The system is equipped with strain sensors and displacement sensors to provide a basis for locating noise and vibration sources; the system is equipped with GPS or Beidou modules to obtain coordinate information and draw the speed-displacement curve of train operation; the system's train comfort index calculation also supports GB 5599-85 standard.

The spectral characteristics of the noise and vibration signals of a mechanical system are determined by the characteristics of the excitation and the inherent characteristics of the system itself. Therefore, the noise signal and vibration signal generated by the mechanical system contain both the dynamic characteristics of the excitation and the inherent characteristics of the system. The utility model can also use the frequency spectrum characteristics of noise and vibration signals to diagnose the cause of abnormal vibration and noise of the train.

The above are only specific embodiments of the present invention, but the protection scope of the present invention is not limited to this. Equivalent modifications or replacements should be included within the protection scope of the present invention. Therefore, the protection scope of the present invention should be subject to the protection scope of the claims.

Claims (6)

1. The system is characterized by comprising a distributed data acquisition substation and a data collection processing center, wherein the distributed data acquisition substation comprises various sensors, a data acquisition card and a controller which are sequentially connected, the data collection processing center comprises a multi-channel switch and a server station host, the controller and the server station host are respectively connected to the multi-channel switch in a hanging manner, and the distributed data acquisition substation is distributed in each carriage of the train.

2. The system for testing ATO performance of train in acceleration and braking stage based on NVH of claim 1, wherein said various sensors include acceleration sensor and audio sensor;

the acceleration sensor comprises a triaxial acceleration sensor and a one-way acceleration sensor, the one-way acceleration sensor is arranged at the position of an excitation source, and the triaxial acceleration sensor is arranged in the carriage to obtain excitation response.

3. The system for testing ATO performance of train in acceleration and braking phase based on NVH of claim 1, wherein said distributed data acquisition substation further comprises a connector adapter plate, said controller is a PXI controller, said data acquisition card is a PXI data acquisition card, said PXI controller is connected with the PXI data acquisition card through PXI bus, said PXI data acquisition card is connected with various sensors through the connector adapter plate.
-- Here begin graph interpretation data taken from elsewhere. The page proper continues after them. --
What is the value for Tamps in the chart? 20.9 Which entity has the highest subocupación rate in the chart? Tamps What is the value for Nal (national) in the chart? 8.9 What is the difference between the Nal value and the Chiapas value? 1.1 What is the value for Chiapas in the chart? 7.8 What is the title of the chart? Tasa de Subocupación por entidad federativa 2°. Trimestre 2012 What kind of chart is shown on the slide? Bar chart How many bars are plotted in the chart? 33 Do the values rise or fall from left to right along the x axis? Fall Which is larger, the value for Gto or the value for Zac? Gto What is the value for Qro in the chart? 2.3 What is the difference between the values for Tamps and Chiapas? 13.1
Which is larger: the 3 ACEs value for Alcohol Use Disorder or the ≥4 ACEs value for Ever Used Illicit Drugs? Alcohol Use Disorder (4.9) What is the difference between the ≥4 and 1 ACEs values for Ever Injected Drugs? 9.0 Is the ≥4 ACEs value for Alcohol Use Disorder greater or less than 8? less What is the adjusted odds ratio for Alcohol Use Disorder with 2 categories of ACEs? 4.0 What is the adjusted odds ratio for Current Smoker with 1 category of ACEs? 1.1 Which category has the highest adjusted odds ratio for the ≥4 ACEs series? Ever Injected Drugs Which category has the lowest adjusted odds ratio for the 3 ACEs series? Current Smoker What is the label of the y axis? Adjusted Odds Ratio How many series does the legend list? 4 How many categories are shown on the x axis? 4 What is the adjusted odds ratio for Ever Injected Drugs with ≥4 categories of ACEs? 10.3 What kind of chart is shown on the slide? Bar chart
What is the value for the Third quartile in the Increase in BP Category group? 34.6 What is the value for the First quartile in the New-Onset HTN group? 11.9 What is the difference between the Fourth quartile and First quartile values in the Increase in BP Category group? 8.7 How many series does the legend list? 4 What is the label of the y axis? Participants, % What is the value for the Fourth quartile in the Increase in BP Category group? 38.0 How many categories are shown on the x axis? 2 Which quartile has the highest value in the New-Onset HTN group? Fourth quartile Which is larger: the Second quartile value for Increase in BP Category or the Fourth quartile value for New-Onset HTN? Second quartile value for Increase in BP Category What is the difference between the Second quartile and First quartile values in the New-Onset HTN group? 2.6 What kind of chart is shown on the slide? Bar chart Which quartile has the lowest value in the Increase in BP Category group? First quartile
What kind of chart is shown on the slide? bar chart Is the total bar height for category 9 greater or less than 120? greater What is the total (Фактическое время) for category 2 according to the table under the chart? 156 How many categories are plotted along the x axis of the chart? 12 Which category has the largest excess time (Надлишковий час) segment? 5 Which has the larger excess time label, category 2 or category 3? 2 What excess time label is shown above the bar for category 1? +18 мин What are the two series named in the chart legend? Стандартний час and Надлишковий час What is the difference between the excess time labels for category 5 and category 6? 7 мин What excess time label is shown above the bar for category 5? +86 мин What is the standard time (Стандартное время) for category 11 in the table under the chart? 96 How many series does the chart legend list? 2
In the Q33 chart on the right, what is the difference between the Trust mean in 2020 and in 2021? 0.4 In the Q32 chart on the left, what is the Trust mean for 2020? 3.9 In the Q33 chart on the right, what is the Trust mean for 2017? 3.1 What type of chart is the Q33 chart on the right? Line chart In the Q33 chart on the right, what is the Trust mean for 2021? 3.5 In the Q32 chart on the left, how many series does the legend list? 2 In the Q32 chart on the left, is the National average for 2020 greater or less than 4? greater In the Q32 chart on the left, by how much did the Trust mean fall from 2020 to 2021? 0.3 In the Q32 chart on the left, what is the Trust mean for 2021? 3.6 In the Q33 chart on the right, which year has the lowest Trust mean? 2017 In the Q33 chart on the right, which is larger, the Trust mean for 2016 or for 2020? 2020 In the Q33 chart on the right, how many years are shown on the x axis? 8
4. The system for testing ATO performance of train in acceleration and braking stage based on NVH of claim 1, wherein said data summarization processing center further comprises a power supply module, a remote power supply enabling module, a clock server and a KVM, said power supply module is respectively connected with a multi-channel switch, a server station host, a clock server and a KVM, said clock server and a KVM are respectively connected with the server station host;

one end of the multi-channel switch is connected with the server station host, other photoelectric interfaces are connected with all the distributed data acquisition substations, and data issued by all the distributed data acquisition substations are gathered to the server station host through the multi-channel switch.

5. The system for testing ATO performance of train in acceleration and braking phase based on NVH as claimed in claim 4, wherein said multi-channel switch is a multi-channel multi-mode switch supporting hundreds and thousands of mega Ethernet, supporting more than 20 channels of access, and supporting optical-electrical interface.

6. The system according to claim 4, wherein the server station host is a workstation level host, and the KVM comprises a keyboard, a mouse and a display.